- Stated task 1: Copy the entries word for word, from the line containing "What is the extent" through the end of the entries, inclusive of both ends, leaving out the picture markers.

- Supplied text:
— BEGIN —
Aficionados of Australian television no doubt already know his name – Lincoln Younes. Only 24 years old, he’s already made a claim to fame through regular starring roles in Tangle, Home & Away, Hiding and the recently-wrapped season of Love Child. Now he’s set to explode on the big screen, leading the twisted ensemble cast of the brilliantly berserk black comedy Down Under; a spot-on, satirical skewering of the violent, intolerant underbelly of Aussie culture.
I sat down to discuss the film with Lincoln, its production, the controversial issues surrounding it and what’s next for the young actor.
CH: Congratulations on Down Under, it’s an excellent film, very funny and thought provoking. How did you first become involved in the project?
LY: Thank you! I got involved through the normal means; an audition came up for it, I read the script. I had heard that Abe had written it and was directing it and I’d always wanted to work with him, so I auditioned for it and got the part. We started filming in January this year.
CH: The film is a very raw, brutally honest portrayal of the darker, racially charged underbelly of Australian culture. Did the film’s touchy subject matter present any challenges throughout production?
LY: I think the themes are quite difficult to balance and to execute correctly; for it work as a film and to affect people the way we wanted it to affect them, it had to be balanced. There couldn’t be any judgement. It had to be an exposition to allow the audience to make up their own minds about the whole issue. So that was quite difficult, but I think our biggest fear wasn’t so much the subject matter, it was that we wouldn’t bring to life Abe’s script; we basically thought that the script was flawless and we wanted to do it justice on screen – which I think we did.
CH: You play Hassim, who is probably the closest thing we have to a moral compass in the film. How did you go about preparing for this role, and how did you find bouncing off your co-stars, whose characters were a little more hate-fuelled and motivated by anger?
LY: I did a lot of research, and I suppose I used stuff from my heritage – I’m half Lebanese, so I spoke with family members and I drew on knowledge I already had from that side of things. I suppose for me it was really important that Hassim knows why he’s there, and almost represents or acts as the audience in a way; he asks a lot of the questions that the audience would be feeling – why are these people doing this? What are you doing… and will it all be okay? I suppose the thing that really interested me about him was that he shows no matter how moral you are, if you stay within that conflicted environment long enough… it changes you. Those events become irreversible; if you surround yourself with ignorance and anger-filled hate, the only outcome can be a negative one.
CH: There’s some pretty extreme violence in the film, and you’re involved in a number of fight scenes and a car accident. How did you find staging these, and what was the most challenging scene to capture?
— END —
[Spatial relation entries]
— BEGIN —
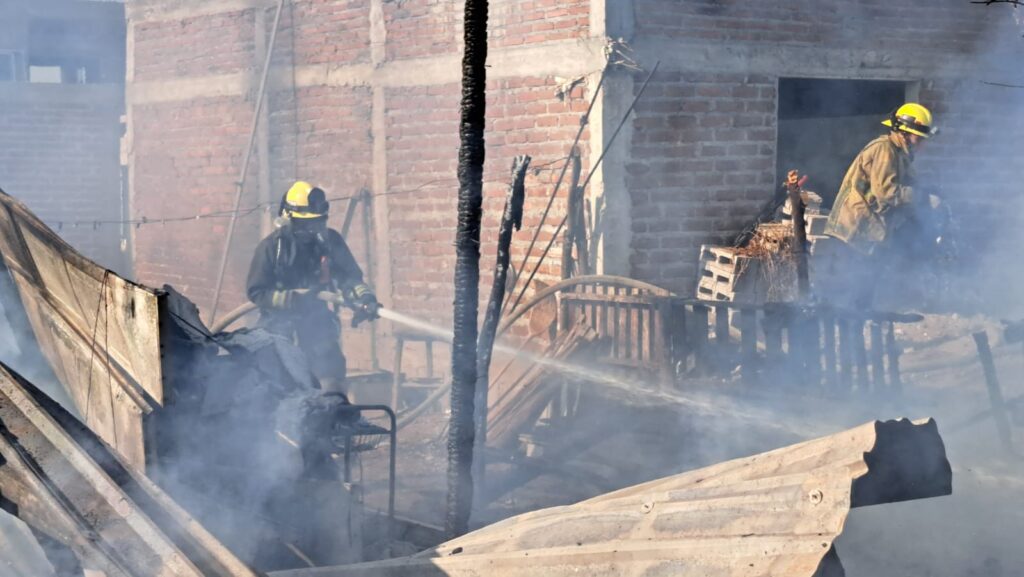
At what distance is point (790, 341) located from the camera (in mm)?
7172

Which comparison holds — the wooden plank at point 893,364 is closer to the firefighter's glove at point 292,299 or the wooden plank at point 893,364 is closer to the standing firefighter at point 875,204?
the standing firefighter at point 875,204

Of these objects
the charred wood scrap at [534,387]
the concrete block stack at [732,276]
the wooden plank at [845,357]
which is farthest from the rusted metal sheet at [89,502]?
the concrete block stack at [732,276]

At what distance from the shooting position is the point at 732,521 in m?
2.99

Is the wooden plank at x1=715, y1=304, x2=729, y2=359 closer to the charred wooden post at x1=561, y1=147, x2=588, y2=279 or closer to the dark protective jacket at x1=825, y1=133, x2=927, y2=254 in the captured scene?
the charred wooden post at x1=561, y1=147, x2=588, y2=279

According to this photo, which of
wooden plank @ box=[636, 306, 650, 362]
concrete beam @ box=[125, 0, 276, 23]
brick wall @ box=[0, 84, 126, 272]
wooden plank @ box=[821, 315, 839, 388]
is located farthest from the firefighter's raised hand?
brick wall @ box=[0, 84, 126, 272]

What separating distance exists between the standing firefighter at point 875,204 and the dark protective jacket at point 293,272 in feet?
13.7

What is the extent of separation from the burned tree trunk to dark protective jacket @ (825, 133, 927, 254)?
4849mm

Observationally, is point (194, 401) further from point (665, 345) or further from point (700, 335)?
point (700, 335)

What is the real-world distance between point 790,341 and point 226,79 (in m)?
7.14

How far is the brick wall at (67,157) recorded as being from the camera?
1538cm

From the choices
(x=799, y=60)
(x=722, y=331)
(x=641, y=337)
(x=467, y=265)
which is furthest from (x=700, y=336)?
(x=467, y=265)

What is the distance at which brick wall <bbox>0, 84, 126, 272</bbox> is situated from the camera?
50.5 ft

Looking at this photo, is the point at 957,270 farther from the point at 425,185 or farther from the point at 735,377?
the point at 425,185

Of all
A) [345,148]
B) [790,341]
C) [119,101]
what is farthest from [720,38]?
[119,101]
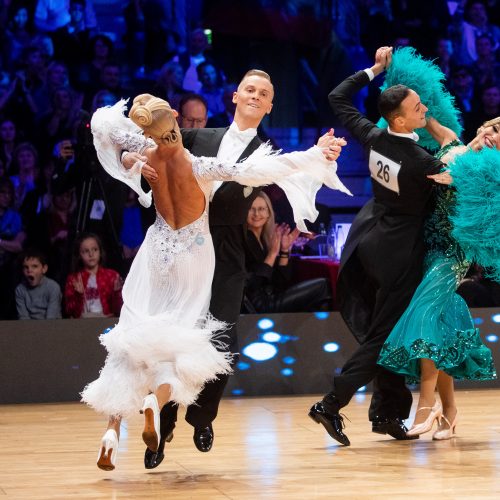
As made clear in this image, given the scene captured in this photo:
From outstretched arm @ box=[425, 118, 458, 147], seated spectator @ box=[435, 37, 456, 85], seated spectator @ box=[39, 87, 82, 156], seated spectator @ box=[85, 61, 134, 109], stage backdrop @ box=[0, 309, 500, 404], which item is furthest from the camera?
— END —
- Stated task 2: In the interview, what heritage does Lincoln Younes say he drew on to prepare for the role of Hassim?

- Solution 1:
What is the extent of separation from the burned tree trunk to dark protective jacket @ (825, 133, 927, 254)?
4849mm

Observationally, is point (194, 401) further from point (665, 345) or further from point (700, 335)?
point (700, 335)

What is the real-world distance between point 790,341 and point 226,79 (in m)?
7.14

How far is the brick wall at (67,157) recorded as being from the camera?
1538cm

From the choices
(x=799, y=60)
(x=722, y=331)
(x=641, y=337)
(x=467, y=265)
which is furthest from (x=700, y=336)?
(x=467, y=265)

What is the distance at which brick wall <bbox>0, 84, 126, 272</bbox> is situated from the camera?
50.5 ft

Looking at this photo, is the point at 957,270 farther from the point at 425,185 or farther from the point at 735,377?
the point at 425,185

Of all
A) [345,148]
B) [790,341]
C) [119,101]
what is farthest from [720,38]?
[119,101]
As made clear in this image, given the scene captured in this photo:
From outstretched arm @ box=[425, 118, 458, 147], seated spectator @ box=[435, 37, 456, 85], seated spectator @ box=[39, 87, 82, 156], seated spectator @ box=[85, 61, 134, 109], stage backdrop @ box=[0, 309, 500, 404], which item is furthest from the camera?

- Solution 2: His Lebanese heritage, since he is half Lebanese.